La guerra se avecinaba. El zumbido
giraba exclusivamente en torno a eso. Ashida, nacido en Estados Unidos, era el
segundo hijo de una familia japonesa. Su padre era peón ferroviario. Tomaba
hidrato de terpina como si fuera agua y se dejó la vida poniendo raíles de
ferrocarril. Su madre vivía en un piso de Little Tokyo; era pro-emperador y
hablaba japonés solo para mortificarlo. La familia tenía en propiedad unas
tierras de labranza en el valle de San Fernando. Al frente de la granja estaba
su hermano Akira. En esa zona las explotaciones agrícolas eran en su mayor
parte de japoneses de segunda generación, conocidos como nisei. Para la
cosecha, recurrían a ilegales mexicanos. Era una práctica habitual entre los
nisei. Era vergonzoso, era prudente, era mano de obra barata. Dicha práctica
rayaba en servidumbre voluntaria. Dicha práctica garantizaba la solvencia a la
clase agraria nisei.
Dicha práctica implicaba connivencia.
La familia sobornaba a un capitán de la Policía del Estado mexicana. Los pagos
libraban de la deportación a los espaldas mojadas. Akira aceptaba la práctica y
la aplicaba sin sondeo moral. Eso permitía a Hideo, el hijo segundo, vivir
ajeno al negocio familiar y cultivar su pasión por la criminología.

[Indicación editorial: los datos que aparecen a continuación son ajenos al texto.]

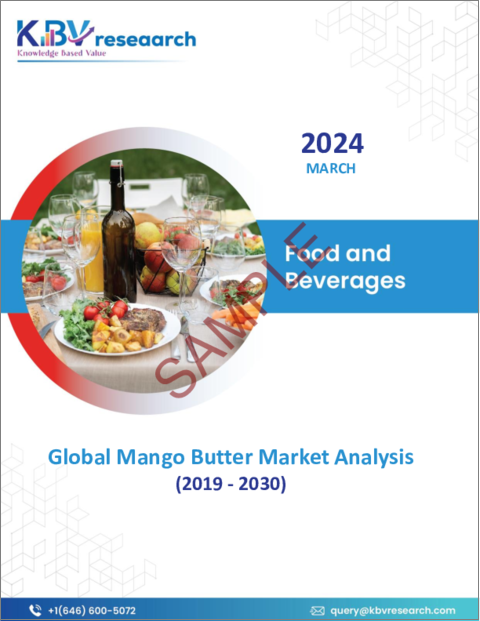 表紙：マンゴーバターの世界市場の規模、シェア、動向分析レポート-用途別、タイプ別、地域別展望と予測、2023年～2030年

Este tenía títulos superiores en química
y biología. Se había doctorado por Stanford a los veintidós años. Poseía
conocimientos de serología, dactilografía, balística. Entró luego en el
Departamento de Policía de Los Ángeles, donde llevaba un año. Quería colaborar
con su legendario químico jefe. Era un protegido en busca de mentor. Ray Pinker
era un pedagogo en busca de discípulo. Así se forjó el vínculo. Las funciones
asignadas pronto se desdibujaron.
Pasaron a ser colegas. Pinker era
admirablemente ciego en cuestiones de raza. Comparaba a Ashida con el hijo
número uno de Charlie Chan. Ashida decía a Pinker que Charlie Chan era chino.
Pinker contestaba: «Para mí eso es griego».